Jules Verne, né le 8 février 1828 à Nantes et mort le 24 mars 1905 à Amiens, est un écrivain français dont l'oeuvre est, pour la plus grande partie, constituée de romans d'aventures évoquant les progrès scientifiques du XIXe siècle.

1 – Un départ retardé


« Eh ! capitaine Bourcart, ce n’est donc pas aujourd’hui le départ ?…

— Non, monsieur Brunel, et je crains que nous ne puissions partir ni demain… ni même dans huit jours…

— Cela est contrariant…

— Et surtout inquiétant, déclara M. Bourcart en secouant la tête. Le Saint-Enoch devrait être en mer depuis la fin du mois dernier afin d’arriver en bonne saison sur les lieux de pêche… Vous verrez qu’il se laissera distancer par les Anglais et les Américains…

— Et ce sont toujours ces deux hommes qui vous manquent à bord ?…

— Toujours… monsieur Brunel… l’un dont je ne puis me passer, l’autre dont je me passerais à la rigueur, n’étaient les règlements qui me l’imposent…

— Et celui-ci n’est pas le tonnelier, sans doute ?… demanda M. Brunel.

— Non… ayez la bonté de m’en croire, non !… À mon bord, le tonnelier est aussi indispensable que la mâture, le gouvernail ou la boussole, puisque j’ai deux mille barils dans ma cale…

— Et combien d’hommes compte le Saint-Enoch, capitaine Bourcart ?…

— Nous serions trente-quatre, monsieur Brunel, si j’étais au complet. Voyez-vous, il est plus utile d’avoir un tonnelier pour soigner les barils que d’avoir un médecin pour soigner les hommes !… Des barils, cela exige sans cesse des réparations, tandis que les hommes… ça se répare tout seul ! D’ailleurs, est-ce qu’on est jamais malade à la mer ?…

— Évidemment on ne devrait pas l’être en si bon air, capitaine Bourcart… et, pourtant, quelquefois…

— Monsieur Brunel, j’en suis encore à avoir un malade sur le Saint-Enoch…

— Tous mes compliments, capitaine. Mais que voulez-vous ? Un navire est un navire, et, comme tel, il est soumis aux règlements maritimes… Lorsque son équipage atteint un certain nombre d’officiers et de matelots, il faut qu’il embarque un médecin… c’est formel. Or vous n’en avez pas…

— Et c’est bien pour cette raison que le Saint-Enoch ne se trouve pas aujourd’hui par le travers du cap Saint-Vincent, où il devrait être ! »
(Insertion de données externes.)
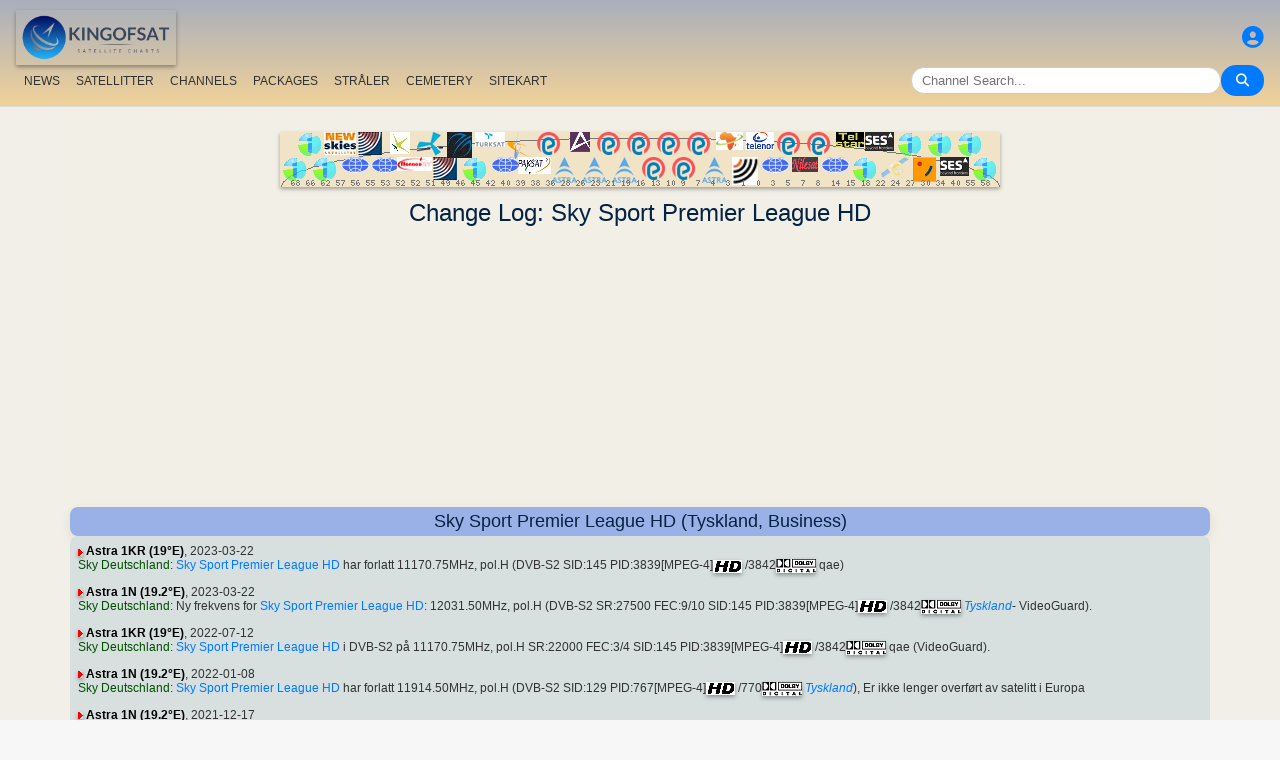

--- FILE ---
content_type: text/html; charset=utf-8
request_url: https://www.google.com/recaptcha/api2/aframe
body_size: 267
content:
<!DOCTYPE HTML><html><head><meta http-equiv="content-type" content="text/html; charset=UTF-8"></head><body><script nonce="lyVw5zUBbmPeS4tOHlITHw">/** Anti-fraud and anti-abuse applications only. See google.com/recaptcha */ try{var clients={'sodar':'https://pagead2.googlesyndication.com/pagead/sodar?'};window.addEventListener("message",function(a){try{if(a.source===window.parent){var b=JSON.parse(a.data);var c=clients[b['id']];if(c){var d=document.createElement('img');d.src=c+b['params']+'&rc='+(localStorage.getItem("rc::a")?sessionStorage.getItem("rc::b"):"");window.document.body.appendChild(d);sessionStorage.setItem("rc::e",parseInt(sessionStorage.getItem("rc::e")||0)+1);localStorage.setItem("rc::h",'1768873784891');}}}catch(b){}});window.parent.postMessage("_grecaptcha_ready", "*");}catch(b){}</script></body></html>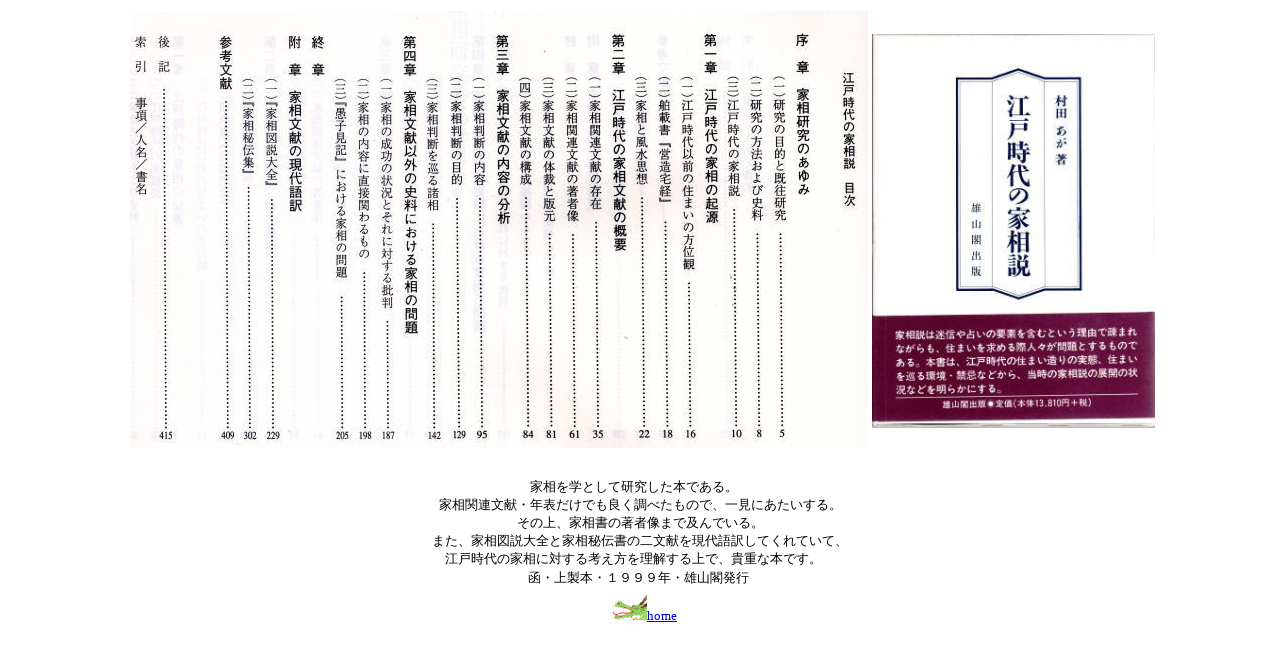

--- FILE ---
content_type: text/html
request_url: http://kamo-books.co.jp/3928-03.htm
body_size: 1486
content:
<!DOCTYPE HTML PUBLIC "-//W3C//DTD HTML 4.01 Transitional//EN">
<HTML lang="ja">
<HEAD>
<meta http-equiv="Content-Type" content="text/html; charset=Shift_JIS">
<meta http-equiv="Content-Style-Type" content="text/css">
<meta name="GENERATOR" content="JustSystems Homepage Builder Version 21.0.1.0 for Windows">
<TITLE>江戸時代の家相説 目次</TITLE>
</HEAD>
<BODY>
<DIV align="center">
<TABLE border="0">
  <TBODY>
    <TR>
      <TD>&nbsp;<IMG src="kosho/kasou/3928-03-03.jpg" width="738" height="437" border="0"></TD>
      <TD><IMG src="kosho/3928-03-03.jpg" width="283" height="394" border="0"></TD>
    </TR>
    <TR>
      <TD align="center">&nbsp;</TD>
      <TD align="center">&nbsp;</TD>
    </TR>
      <TR>
        <td align="center" colspan="2"><font size="2" face="メイリオ">家相を学として研究した本である。　<br>
      家相関連文献・年表だけでも良く調べたもので、一見にあたいする。<br>
      その上、家相書の著者像まで及んでいる。<br>
      また、家相図説大全と家相秘伝書の二文献を現代語訳してくれていて、<br>
      江戸時代の家相に対する考え方を理解する上で、貴重な本です。　<br>
      函・上製本・１９９９年・雄山閣発行</font>&nbsp;</td>
      </TR>
      <TR>
      <TD align="center" colspan="2">&nbsp;<a href="鴨書店" target="_blank"><IMG src="komono/kamo_tastu.gif" width="44" height="29" border="0"></a><A href="http://www.kamo-books.co.jp" target="_blank"><FONT face="メイリオ" size="-1">home</FONT></A>&nbsp;</TD>
    </TR>
  </TBODY>
</TABLE>
</DIV>
</BODY>
</HTML>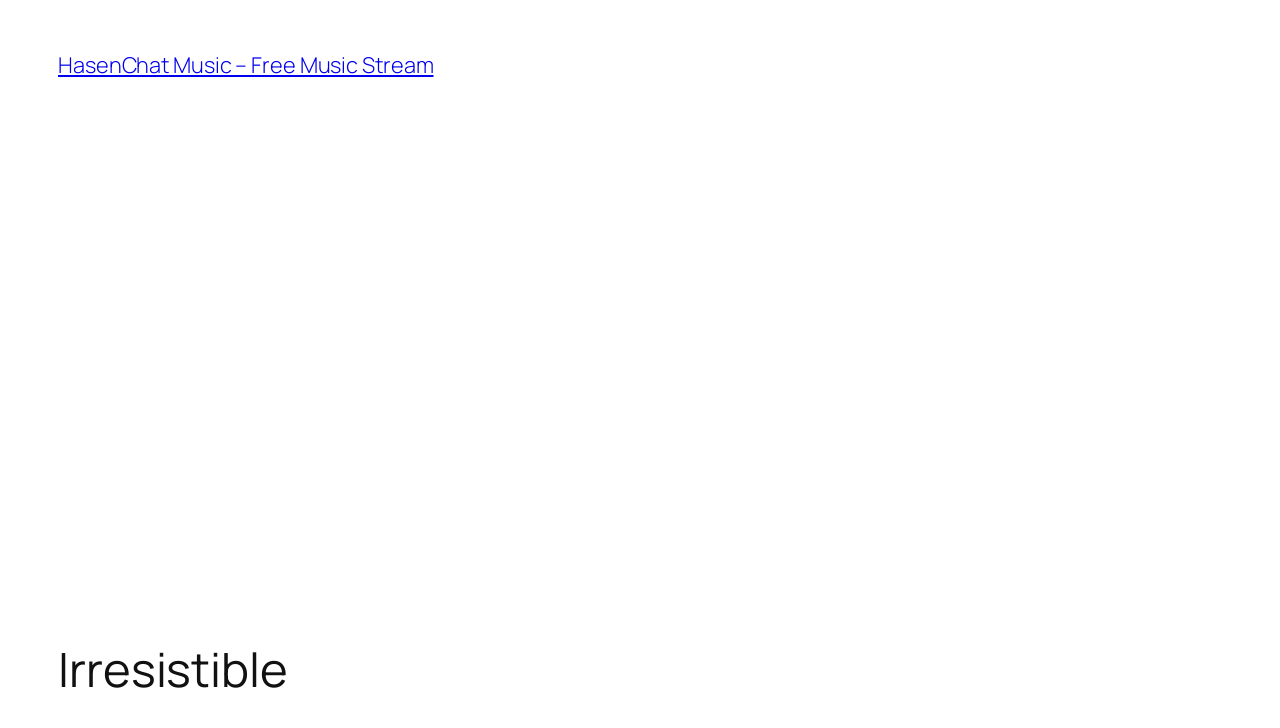

--- FILE ---
content_type: text/html; charset=utf-8
request_url: https://www.google.com/recaptcha/api2/aframe
body_size: 265
content:
<!DOCTYPE HTML><html><head><meta http-equiv="content-type" content="text/html; charset=UTF-8"></head><body><script nonce="btq0o8mY_0L-sXmPneB4-A">/** Anti-fraud and anti-abuse applications only. See google.com/recaptcha */ try{var clients={'sodar':'https://pagead2.googlesyndication.com/pagead/sodar?'};window.addEventListener("message",function(a){try{if(a.source===window.parent){var b=JSON.parse(a.data);var c=clients[b['id']];if(c){var d=document.createElement('img');d.src=c+b['params']+'&rc='+(localStorage.getItem("rc::a")?sessionStorage.getItem("rc::b"):"");window.document.body.appendChild(d);sessionStorage.setItem("rc::e",parseInt(sessionStorage.getItem("rc::e")||0)+1);localStorage.setItem("rc::h",'1768689965468');}}}catch(b){}});window.parent.postMessage("_grecaptcha_ready", "*");}catch(b){}</script></body></html>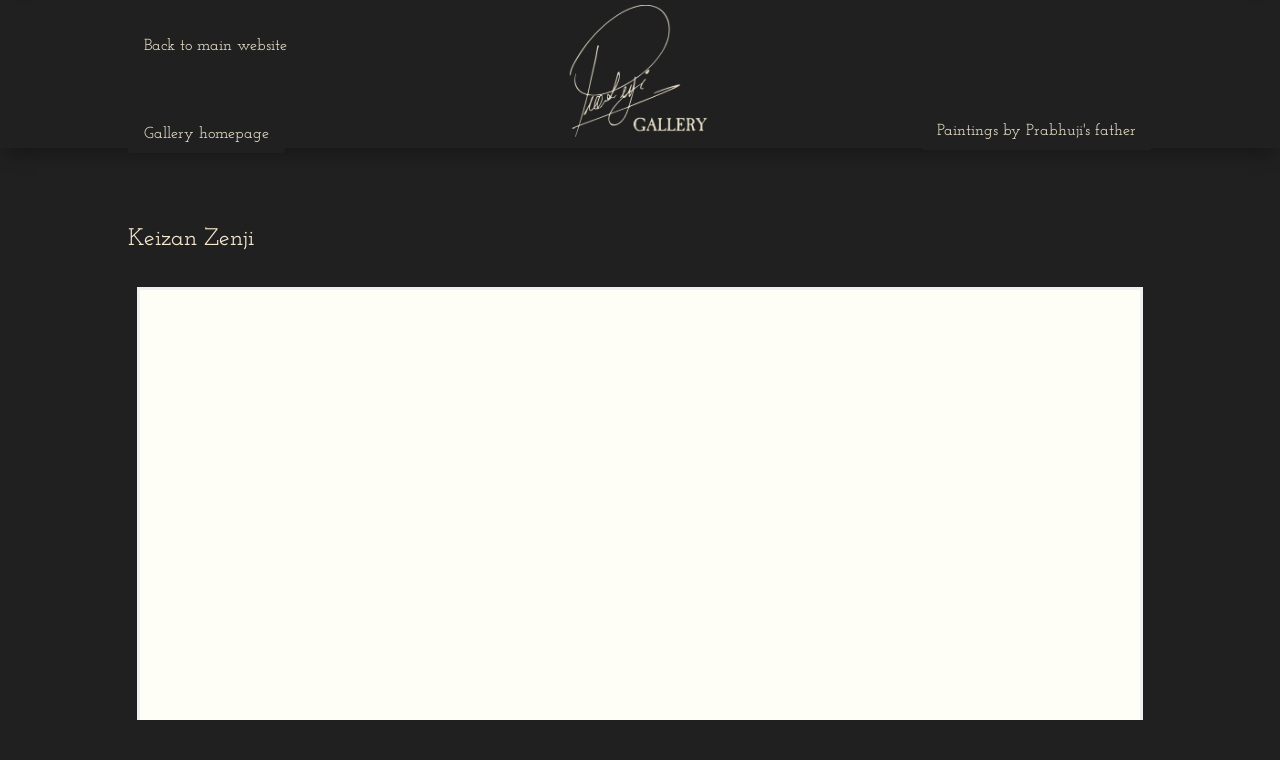

--- FILE ---
content_type: text/css
request_url: https://prabhuji.net/wp-content/themes/PrabhujiWebsiteChild/style.css?ver=4.27.5
body_size: 292
content:
/*
Theme Name:   PrabhujiWebsiteChild
Description:  Write here a brief description about your child-theme
Author:       Swami Jivananda
Author URL:   Write here the author's blog or website url
Template:     Divi
Version:      1.0
License:      GNU General Public License v2 or later
License URI:  http://www.gnu.org/licenses/gpl-2.0.html
Text Domain:  PrabhujiWebsiteChild
*/

/* Write here your own personal stylesheet */



--- FILE ---
content_type: text/css
request_url: https://prabhuji.net/wp-content/language-selector.css
body_size: 890
content:

/* language selector css */

.cntr-dropdown button {
    background-color: #807979; /* #5d5b5b; /* #4d4c4c; */
    min-width: 150px;
    width: max-content;
    height: 50px;
    border-radius: 5px;
    color: white;
    padding: 10px;
    font-size: 16px;
    border: none;
    cursor: pointer;
    justify-content: space-evenly;
}

.cntr-dropdown button img {
    margin: 0 5px 0 0;
}

.cntr-dropdown button img,
.cntr-dropdown-content li img {
    width: 28px;
}

.cntr-dropdown button,
.cntr-dropdown-content li {
    display: flex;
    align-items: center;
    font-size: 14px;
    font-family: "Open Sans", sans-serif;
    font-family: "Noto Sans JP", sans-serif;
    font-family: "Noto Sans Arabic", sans-serif;
    font-family: "Noto Sans KR", sans-serif;
    font-weight: 500;
}

.arrow-down {
    width: 0;
    height: 0;
    display: inline-block;
    vertical-align: middle;
    border-style: solid;
    border-width: 4px 4px 0 4px;
    border-color: #fff transparent transparent transparent;
    margin: 0 0 0 5px;
}

.cntr-dropdown {
    margin-top: 65px;
    margin-right: 20px;
    position: fixed;
    bottom: 220px;
    top: 0;
    right: 0;
    transition: all .5s;
	  z-index: 999;
}

.cntr-hide {
    opacity: 0 !important;;
}

.cntr-show {
    opacity: 1 !important;;
}

.cntr-dropdown button:hover {
    cursor: pointer;
    background-color: #3c5b77;
}

/* Style for the dropdown content */
.cntr-dropdown-content {
    display: none;
    position: absolute;
    margin: 1px 0 0 0;
    padding: 0;
    background-color: #f5f5f5;
    min-width: 160px;
    box-shadow: 0px 8px 16px 0px rgba(0, 0, 0, 0.2);
    z-index: 1;
    border-radius: 5px;
    overflow-y: scroll;
    max-height: 315px;
}

/* Style for the dropdown content items */
.cntr-dropdown-content li {
    color: black;
    padding: 12px 16px;
    text-decoration: none;
    justify-content: end;
}

.cntr-dropdown-content li img {
    margin: 0 20px 0px 20px;
}

/* Style for the dropdown content items on hover */
.cntr-dropdown-content li:hover {
    background-color: #f1f1f1;
    cursor: pointer;
    color: blue;
    border-radius: 5px;
}

/* Show the dropdown content when the dropdown button is clicked */
.cntr-dropdown:focus-within .cntr-dropdown-content {
    display: block;
}

/* Animate the dropdown content */
@keyframes slideIn {
    from {
        opacity: 0;
        transform: translateY(-10px);
    }

    to {
        opacity: 1;
        transform: translateY(0);
    }
}

.cntr-dropdown-content {
    animation: slideIn 0.3s ease-out;
}


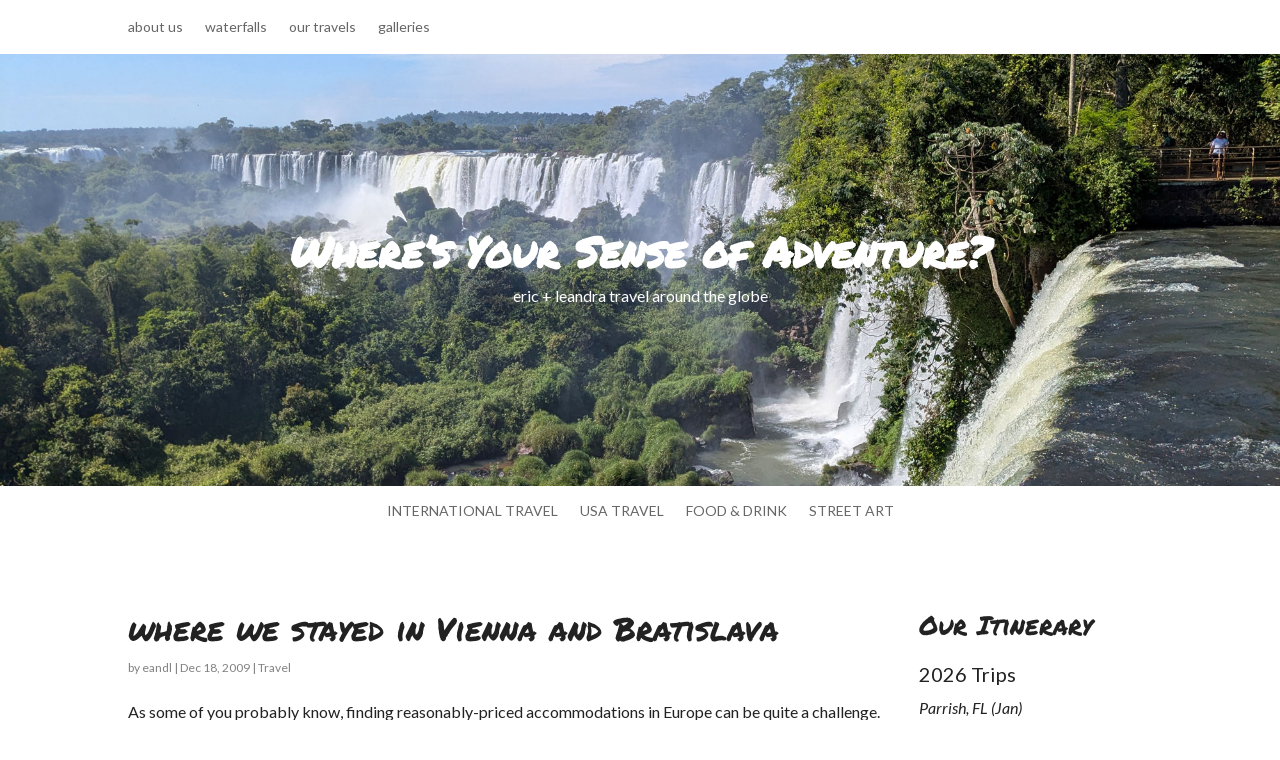

--- FILE ---
content_type: text/css
request_url: https://www.ericandleandra.com/wp-content/et-cache/2052/et-core-unified-tb-14213-tb-14225-tb-14220-deferred-2052.min.css?ver=1767789693
body_size: 529
content:
.et_pb_section_0_tb_header.et_pb_section,.et_pb_section_2_tb_header.et_pb_section{padding-top:0px;padding-bottom:0px}.et_pb_row_0_tb_header.et_pb_row{padding-top:12px!important;padding-bottom:12px!important;padding-top:12px;padding-bottom:12px}.et_pb_menu_0_tb_header.et_pb_menu,.et_pb_menu_1_tb_header.et_pb_menu{background-color:#ffffff}.et_pb_menu_0_tb_header.et_pb_menu .nav li ul,.et_pb_menu_0_tb_header.et_pb_menu .et_mobile_menu,.et_pb_menu_0_tb_header.et_pb_menu .et_mobile_menu ul,.et_pb_menu_1_tb_header.et_pb_menu .nav li ul,.et_pb_menu_1_tb_header.et_pb_menu .et_mobile_menu,.et_pb_menu_1_tb_header.et_pb_menu .et_mobile_menu ul{background-color:#ffffff!important}.et_pb_menu_0_tb_header .et_pb_menu_inner_container>.et_pb_menu__logo-wrap,.et_pb_menu_0_tb_header .et_pb_menu__logo-slot,.et_pb_menu_1_tb_header .et_pb_menu_inner_container>.et_pb_menu__logo-wrap,.et_pb_menu_1_tb_header .et_pb_menu__logo-slot{width:auto;max-width:100%}.et_pb_menu_0_tb_header .et_pb_menu_inner_container>.et_pb_menu__logo-wrap .et_pb_menu__logo img,.et_pb_menu_0_tb_header .et_pb_menu__logo-slot .et_pb_menu__logo-wrap img,.et_pb_menu_1_tb_header .et_pb_menu_inner_container>.et_pb_menu__logo-wrap .et_pb_menu__logo img,.et_pb_menu_1_tb_header .et_pb_menu__logo-slot .et_pb_menu__logo-wrap img{height:auto;max-height:none}.et_pb_menu_0_tb_header .mobile_nav .mobile_menu_bar:before,.et_pb_menu_0_tb_header .et_pb_menu__icon.et_pb_menu__search-button,.et_pb_menu_0_tb_header .et_pb_menu__icon.et_pb_menu__close-search-button,.et_pb_menu_0_tb_header .et_pb_menu__icon.et_pb_menu__cart-button,.et_pb_menu_1_tb_header .mobile_nav .mobile_menu_bar:before,.et_pb_menu_1_tb_header .et_pb_menu__icon.et_pb_menu__search-button,.et_pb_menu_1_tb_header .et_pb_menu__icon.et_pb_menu__close-search-button,.et_pb_menu_1_tb_header .et_pb_menu__icon.et_pb_menu__cart-button{color:#7EBEC5}div.et_pb_section.et_pb_section_1_tb_header{background-image:url(https://www.ericandleandra.com/wp-content/uploads/2025/03/PXL_20250223_130134715.jpg)!important}.et_pb_section_1_tb_header.et_pb_section{padding-top:150px;padding-bottom:150px}.et_pb_text_0_tb_header h1{font-family:'Permanent Marker',handwriting;font-weight:800;font-size:42px;color:#FFFFFF!important;text-align:center}.et_pb_text_1_tb_header.et_pb_text{color:#FFFFFF!important}.et_pb_text_1_tb_header{margin-top:-15px!important}.et_pb_row_2_tb_header.et_pb_row{padding-top:10px!important;padding-bottom:10px!important;padding-top:10px;padding-bottom:10px}.et_pb_menu_1_tb_header.et_pb_menu ul li a{text-transform:uppercase}.et_pb_post_title_0_tb_body .et_pb_title_container h1.entry-title,.et_pb_post_title_0_tb_body .et_pb_title_container h2.entry-title,.et_pb_post_title_0_tb_body .et_pb_title_container h3.entry-title,.et_pb_post_title_0_tb_body .et_pb_title_container h4.entry-title,.et_pb_post_title_0_tb_body .et_pb_title_container h5.entry-title,.et_pb_post_title_0_tb_body .et_pb_title_container h6.entry-title{font-family:'Permanent Marker',handwriting;font-size:32px}.et_pb_post_title_0_tb_body .et_pb_title_container .et_pb_title_meta_container,.et_pb_post_title_0_tb_body .et_pb_title_container .et_pb_title_meta_container a{font-size:12px;color:#828282!important}.et_pb_text_1_tb_body h4{font-family:'Permanent Marker',handwriting;font-size:26px}.et_pb_text_3_tb_body,.et_pb_text_4_tb_body{line-height:1.6em;line-height:1.6em}.et_pb_search_0_tb_body{overflow-x:hidden;overflow-y:hidden}.et_pb_search_0_tb_body input.et_pb_s{padding-top:0.715em!important;padding-right:0.715em!important;padding-bottom:0.715em!important;padding-left:0.715em!important;height:auto;min-height:0}.et_pb_section_0_tb_footer.et_pb_section{padding-top:0px;padding-bottom:0px}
Cette conversation entre le capitaine Bourcart et M. Brunel se tenait sur la jetée du Havre, vers onze heures du matin, dans cette partie un peu relevée qui va du sémaphore au musoir.

Ces deux hommes se connaissaient de longue date, l’un ancien capitaine au cabotage, devenu officier de port, l’autre commandant le trois-mâts Saint-Enoch. Et, ce dernier, avec quelle impatience il attendait d’avoir pu compléter son rôle d’équipage pour prendre le large !

Bourcart (Évariste-Simon), âgé d’une cinquantaine d’années était avantageusement connu sur la place du Havre, son port d’attache. Célibataire, sans famille, sans proches parents, ayant navigué dès sa prime enfance, il avait été mousse, novice, matelot et maître au service de l’État.

Après de multiples voyages comme lieutenant et second dans la marine marchande, il commandait depuis dix ans le Saint-Enoch un baleinier qui lui appartenait par moitié avec la maison Morice frères.

Excellent marin, à la fois prudent, hardi et résolu, il gardait toujours, contrairement à tant d’autres de ses collègues, une extrême politesse dans ses fonctions, ne jurant pas, donnant ses ordres avec une parfaite urbanité.

Sans doute, il n’allait pas jusqu’à dire à un gabier : « Prenez la peine de larguer les ris du petit perroquet ! » ou au timonier : « Ayez l’extrême obligeance de mettre la barre à tribord, toute ! » Mais il passait pour être le plus poli des capitaines au long cours.